Electronics Today (Jul, 1958)
The “watchspring” above is actually a torsional delay line, a device used in such applications as computer work, trigger-delay circuits and radar range measurement. Developed at Bell Telephone Labs, it is made of Vibralloy, a ferromagnetic alloy. The spiral permits clear resolution of 10-microsecond pulses spaced 20 microseconds apart.
Strange-looking plastic ball (upper left) contains series of solar cells which are used to power a large clock (above). Built in Caracas, Venezuela, the system can store enough solar energy to run the clock mechanism for 100 days. Actually, the clock is driven by a 52-pound balance weight which is hoisted into position by an electric motor powered by the eight silicon cells in the plastic ball. The bells of the clock are powered by another balance weighing 10 pounds.

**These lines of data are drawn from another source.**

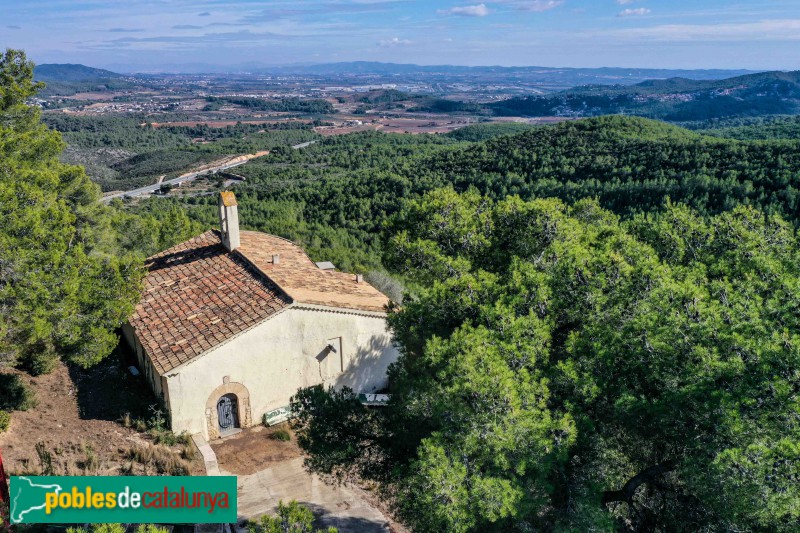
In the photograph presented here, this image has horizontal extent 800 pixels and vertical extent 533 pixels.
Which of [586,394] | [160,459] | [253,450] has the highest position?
[586,394]

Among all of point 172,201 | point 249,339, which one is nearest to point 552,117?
point 172,201

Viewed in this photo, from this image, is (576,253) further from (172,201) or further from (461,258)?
(172,201)

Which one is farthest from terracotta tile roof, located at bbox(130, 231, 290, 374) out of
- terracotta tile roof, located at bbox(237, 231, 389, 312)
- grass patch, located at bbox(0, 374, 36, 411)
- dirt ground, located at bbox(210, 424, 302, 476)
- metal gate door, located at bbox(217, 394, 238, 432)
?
grass patch, located at bbox(0, 374, 36, 411)

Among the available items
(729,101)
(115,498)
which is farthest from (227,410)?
(729,101)

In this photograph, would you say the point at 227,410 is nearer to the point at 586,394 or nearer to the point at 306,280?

The clock’s inventor, Curt Kickbusch, expects to build only a half dozen more in his lifetime. This one is located at University City in Caracas. He plans to build an extra-large one at a cost of about $100,000 for the center arch of a bridge spanning Lake Maracaibo.
A camera writes Its own captions! The illustration above shows how position, altitude and other pertinent data necessary to Air Force reconnaissance can be recorded automatically on photos. Developed by Federal Telecommunication Labs, the Digital Data Recording Device records all data in coded dot form (lower right on photo). During development, a ground-based reader decodes and prints data under picture.
Tiny silicon carbide rectifier being heated red-hot by a torch (above) continues to change alternating to direct current in spite of the heat, as shown by oscilloscope trace in background. Developed by Westinghouse, the rectifier is the result of a new method of preparing ultra-pure silicon carbide. It will be used in rockets and missiles.
The Tennessee Highway Patrol and Civil Defense bus below is ready for any emergency. Stock towers made by Tele-Vue lie flat across the top of the bus until needed, then swiftly crank up to their maximum vertical position of 45 feet. In addition, the bus carries six transmitters and receivers which can be operated simultaneously, and a generator which can be rigged to supply a hospital or other such center with emergency power. The bus, built at a cost of about $14,000, will be used in such disasters as flood, tornado or forest fire by the patrol.